Un texte européen devrait ainsi rapidement traduire les conclusions du Conseil européen du 22 mai 2013.

C. ECHANGE AUTOMATIQUE D'INFORMATIONS À DES FINS FISCALES

Ainsi que le rappelle l'exposé des motifs de l'amendement, « l'échange automatique d'informations à des fins fiscales connaît un développement majeur au niveau international , notamment sous l'impulsion de la France, et il est en passe de devenir un nouveau standard de coopération entre les États. [...]

« Un accord de ce type avec les États-Unis, dit FATCA (Foreign Account Tax Compliance Act), est en cours de finalisation et donnerait lieu à des échanges d'informations à compter de 2015.

« Dans la même optique, au niveau de l'Union européenne, la France promeut la mise en place d'une initiative ambitieuse en matière d'échange automatique reposant notamment sur un projet-pilote avec les États membres les plus engagés dans la lutte contre la fraude et l'évasion fiscale ».

Votre commission a procédé à un ajustement rédactionnel.

Décision de la commission : votre commission a adopté cet article ainsi modifié .

ARTICLE 4 ter B (Art. L. 561-23 et L. 561-29 du code monétaire et financier) - Transmission d'informations par TRACFIN aux autorités judiciaires et à l'administration des douanes

Commentaire : le présent article vise à élargir la possibilité pour le service de traitement du renseignement et action contre les circuits financiers clandestins (TRACFIN) de transmettre des informations aux autorités judiciaires et à l'administration des douanes .

En première lecture, l'Assemblée nationale a adopté le présent article qui vise à élargir la possibilité, pour TRACFIN, de transmettre des informations aux douanes et aux autorités judiciaires.
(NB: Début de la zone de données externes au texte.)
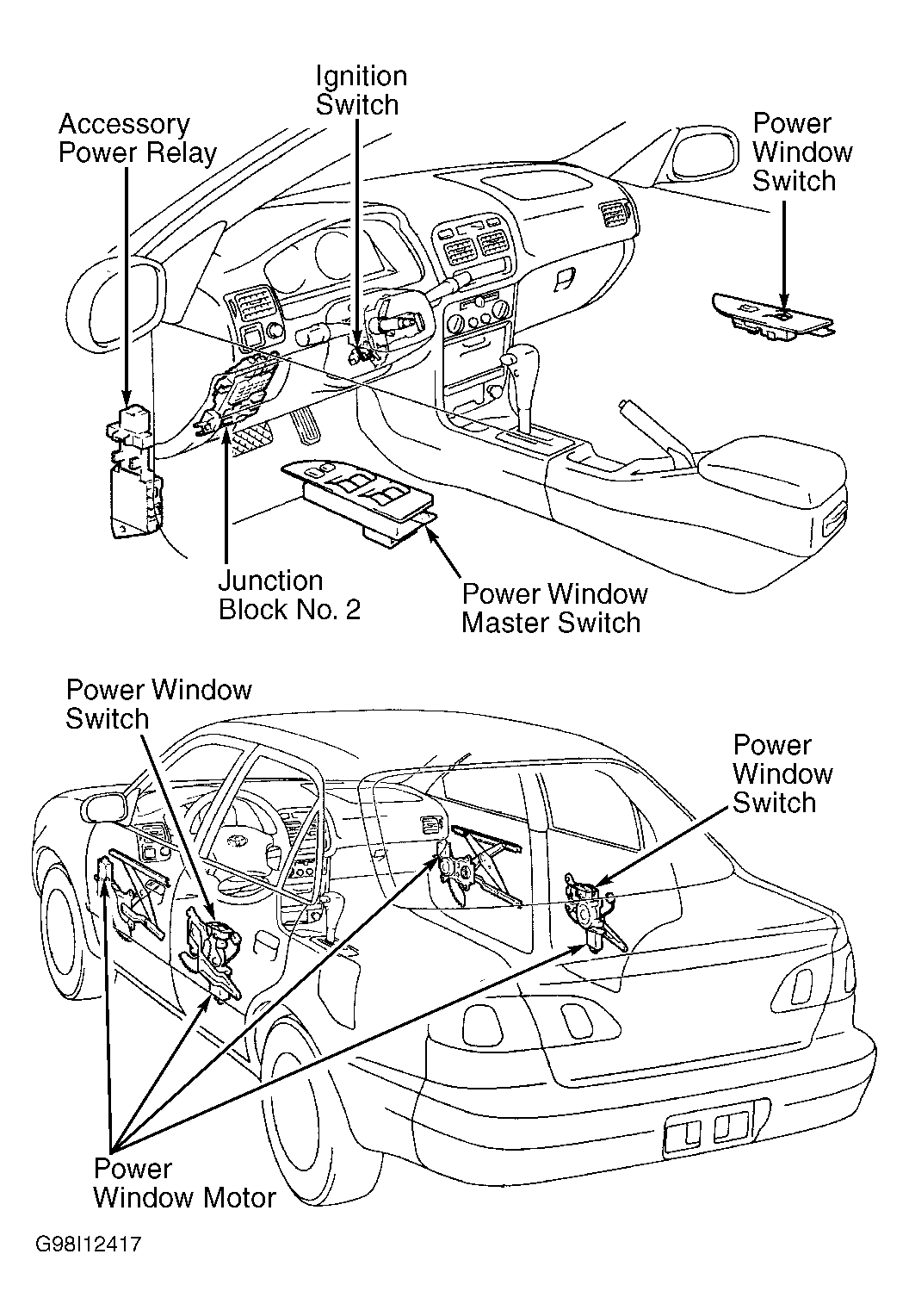 Ignition Switch

Accessory Power Relay

Power Window Switch

Junction Block No. 2

Power Window Master Switch

Power Window Switch

Power Window Switch

Power Window Motor

G98I12417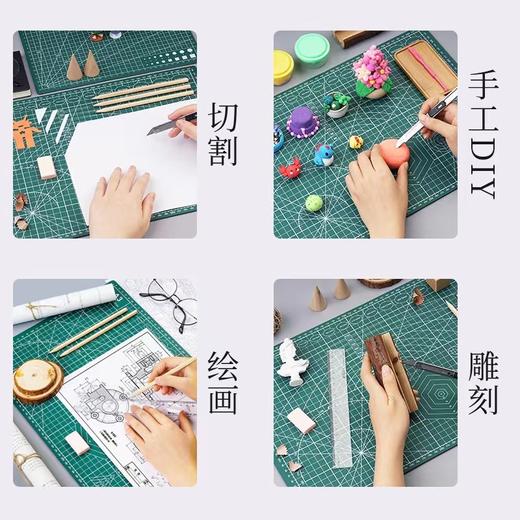 切割

手工DIY

绘画

雕刻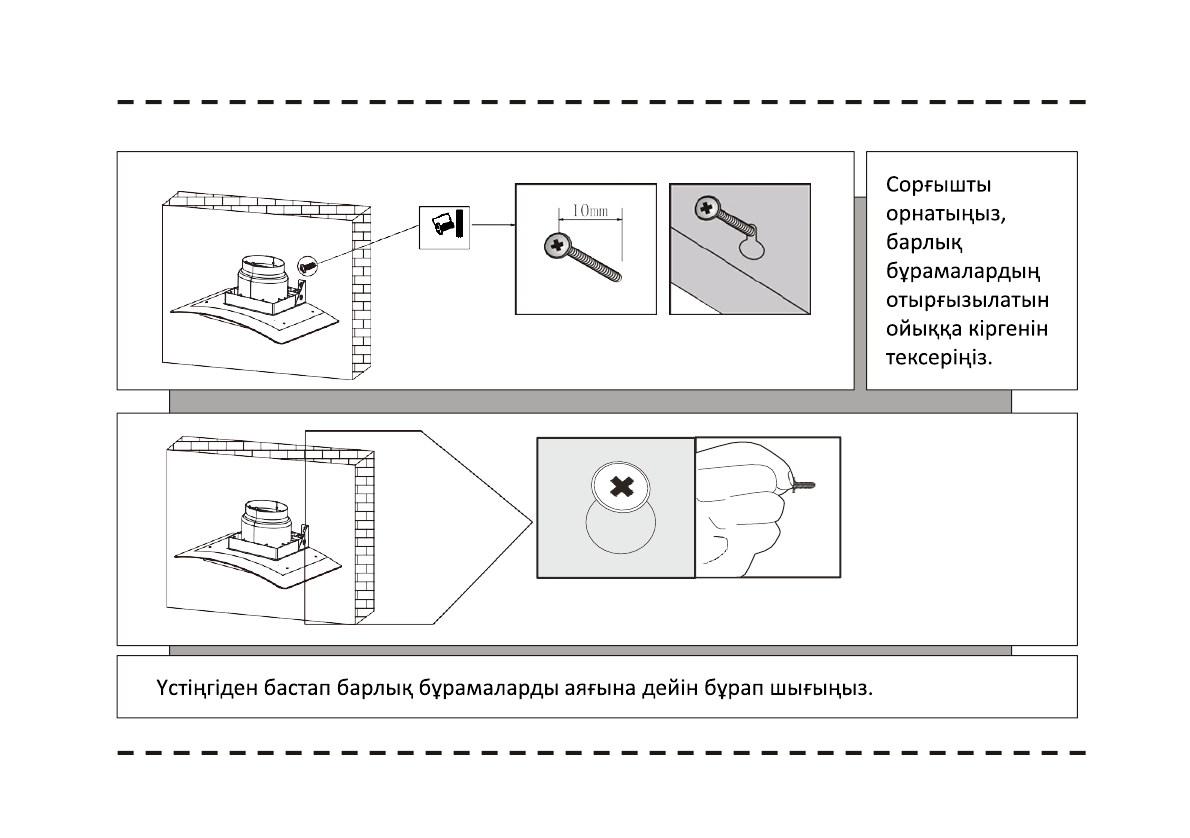 10mm

Сорғышты орнатыңыз, барлық бұрамалардың отырғызылатын ойыққа кіргенін тексеріңіз.

Үстіңгіден бастап барлық бұрамаларды аяғына дейін бұрап шығыңыз.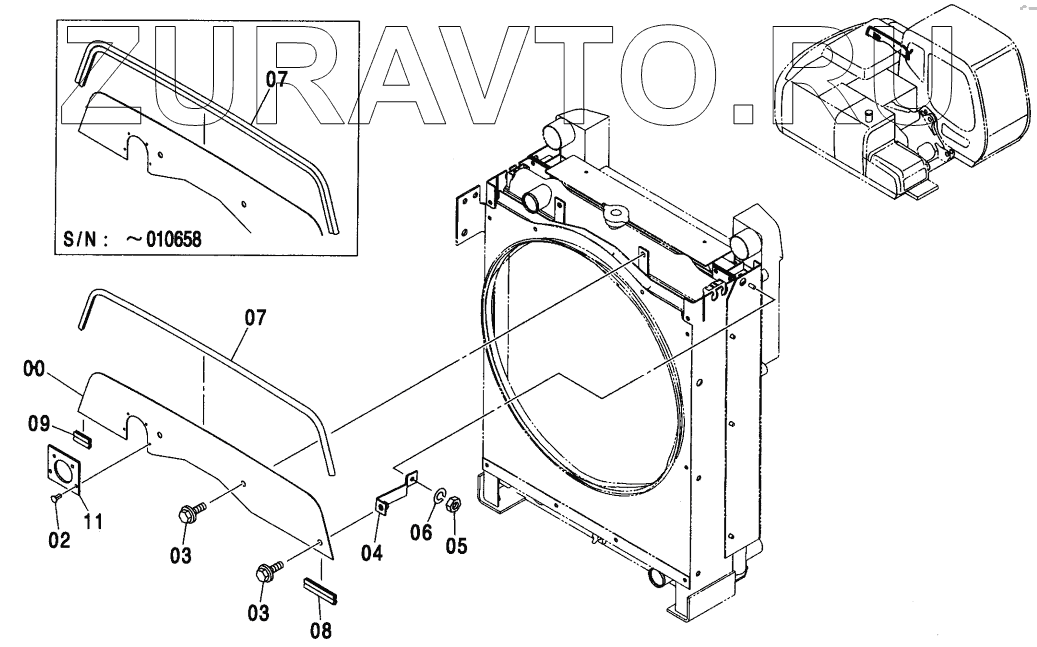 ZURAVTO.RU

07

S/N : ～010658

07

00

09

11

02

03

04

06

05

03

08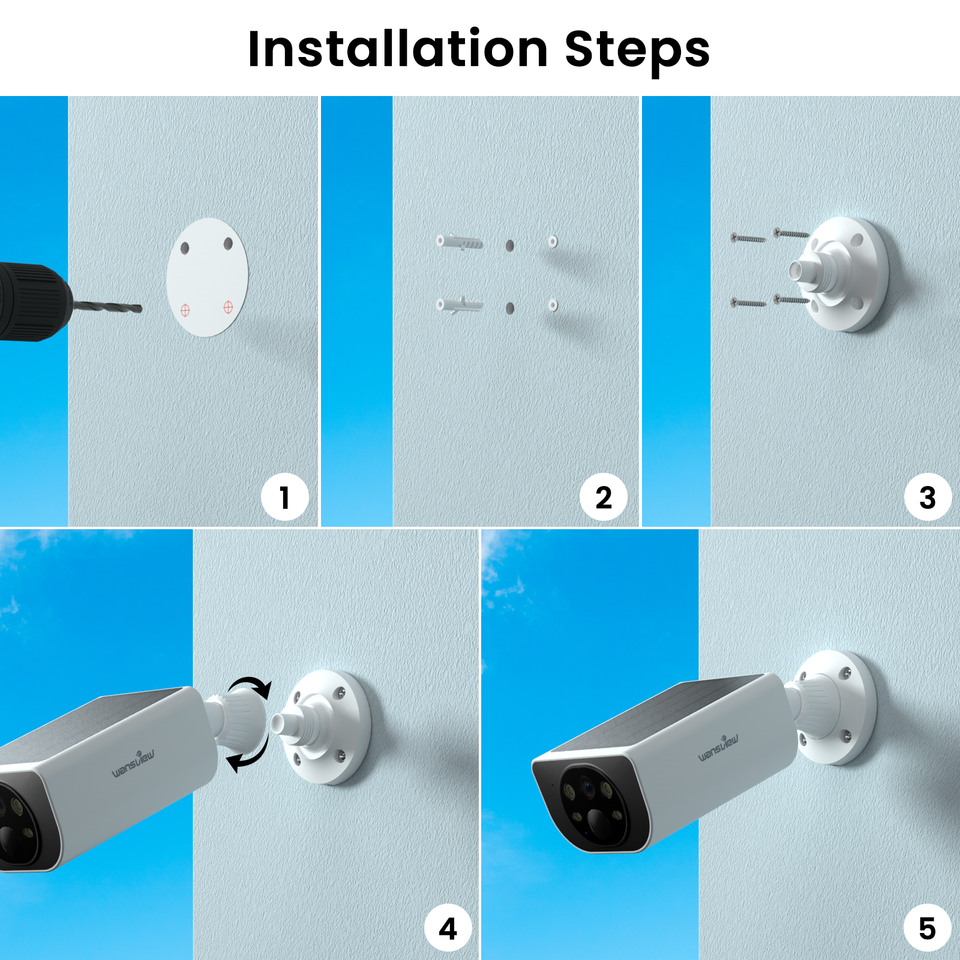 Installation Steps

1

2

3

wansview

4

wansview

5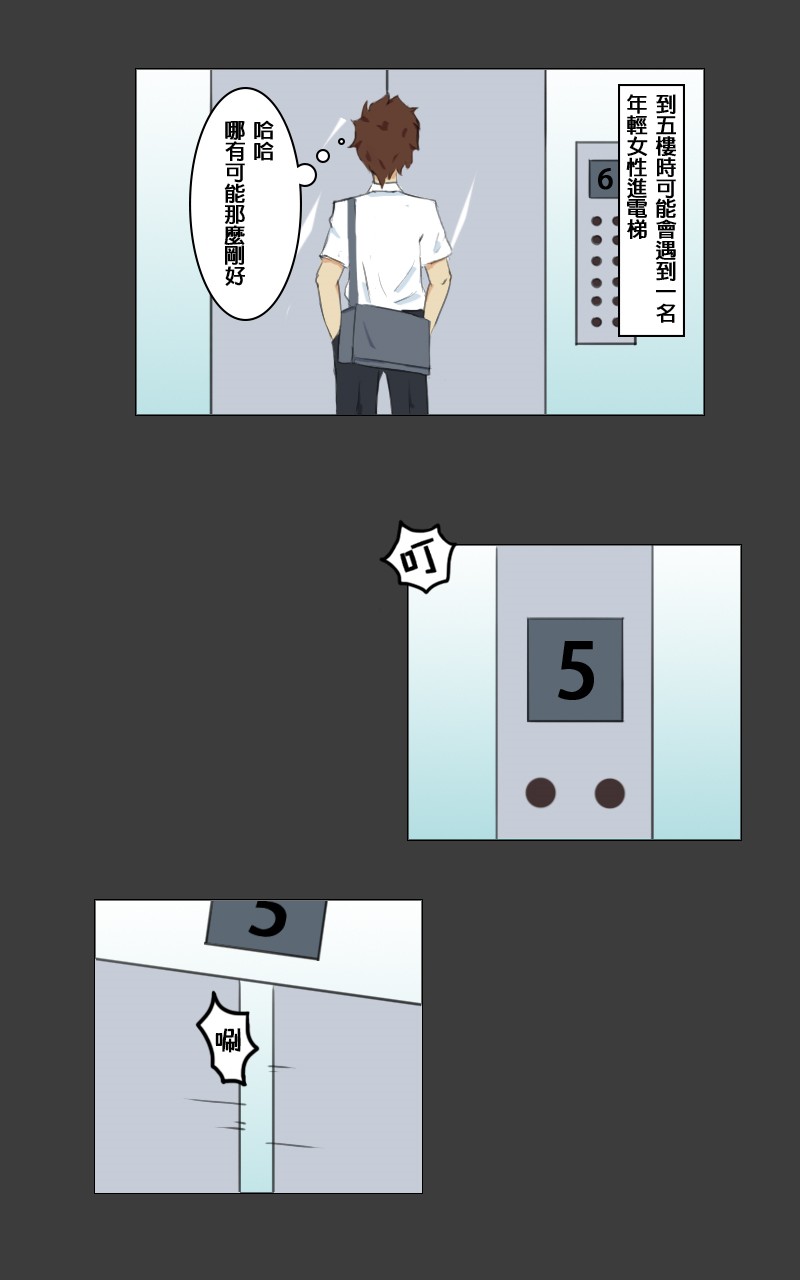 到五樓時可能會遇到一名年輕女性進電梯

6

哈哈
哪有可能那麼剛好

叮

5

5

唰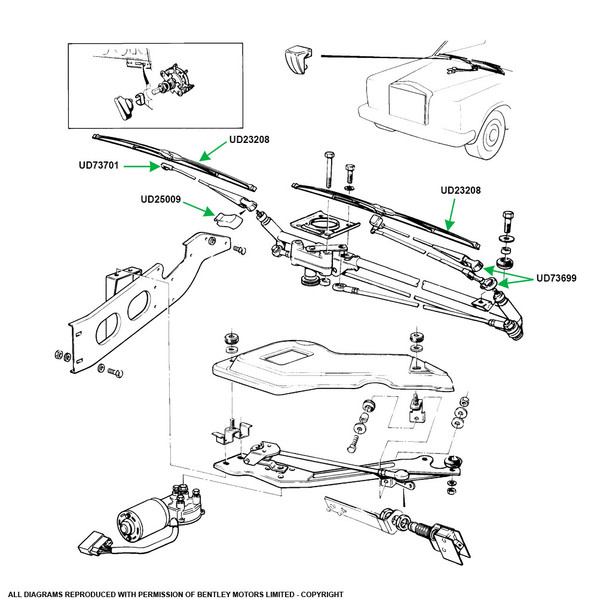 UD23208

UD73701

UD25009

UD23208

UD73699

ALL DIAGRAMS REPRODUCED WITH PERMISSION OF BENTLEY MOTORS LIMITED - COPYRIGHT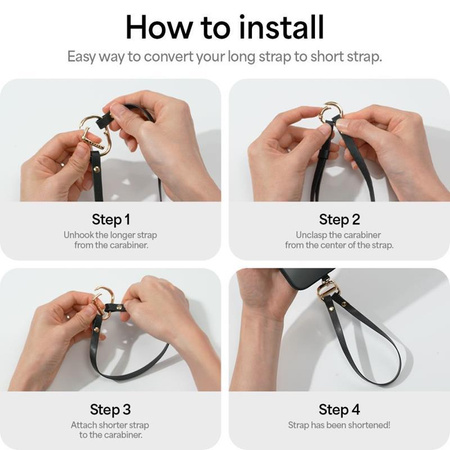 How to install

Easy way to convert your long strap to short strap.

Step 1

Unhook the longer strap from the carabiner.

Step 2

Unclasp the carabiner from the center of the strap.

Step 3

Attach shorter strap to the carabiner.

Step 4

Strap has been shortened!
Il s'agit notamment de permettre la transmission d'informations aux juges et de rendre possible une telle transmission même en l'absence d'une infraction constatée .

A l'initiative de votre rapporteur, le Sénat avait procédé à une modification rédactionnelle .

Par ailleurs, l'Assemblée nationale a, en première lecture, adopté l'article 4 ter , qui créé un nouveau régime de transmission d'informations à TRACFIN en complétant l'actuel L. 561-15-1 du code monétaire et financier (CMF). Cet article a été adopté sans modification par le Sénat.

A l'initiative de Karine Berger, rapporteure, la commission des finances de l'Assemblée nationale a adopté en deuxième lecture un amendement rédactionnel et un amendement de coordination avec l'article L. 561-23 du CMF. Cette coordination était rendue nécessaire par la création du nouveau régime de transmission d'informations à TRACFIN par l'article 4 ter , qui n'est plus en discussion .

Décision de la commission : votre commission a adopté cet article sans modification .


* 1 Article L. 233-16 du code de commerce : « l'influence notable sur la gestion et la politique financière d'une entreprise est présumée lorsqu'une société dispose, directement ou indirectement, d'une fraction au moins égale au cinquième des droits de vote de cette entreprise ».

* 2 Par exemple, certaines participations, parce qu'elles sont significatives entrent dans le périmètre de consolidation. Pourtant, il pourrait être argué qu'elles ne sont, à proprement parler, des implantations.

* 3 BNP Paribas, Document de référence et rapport financier annuel 2012.

* 4 CCFD-Terre solidaire, Aux paradis des impôts perdus, Enquête sur l'opacité fiscale des 50 premières entreprises européennes , juin 2013.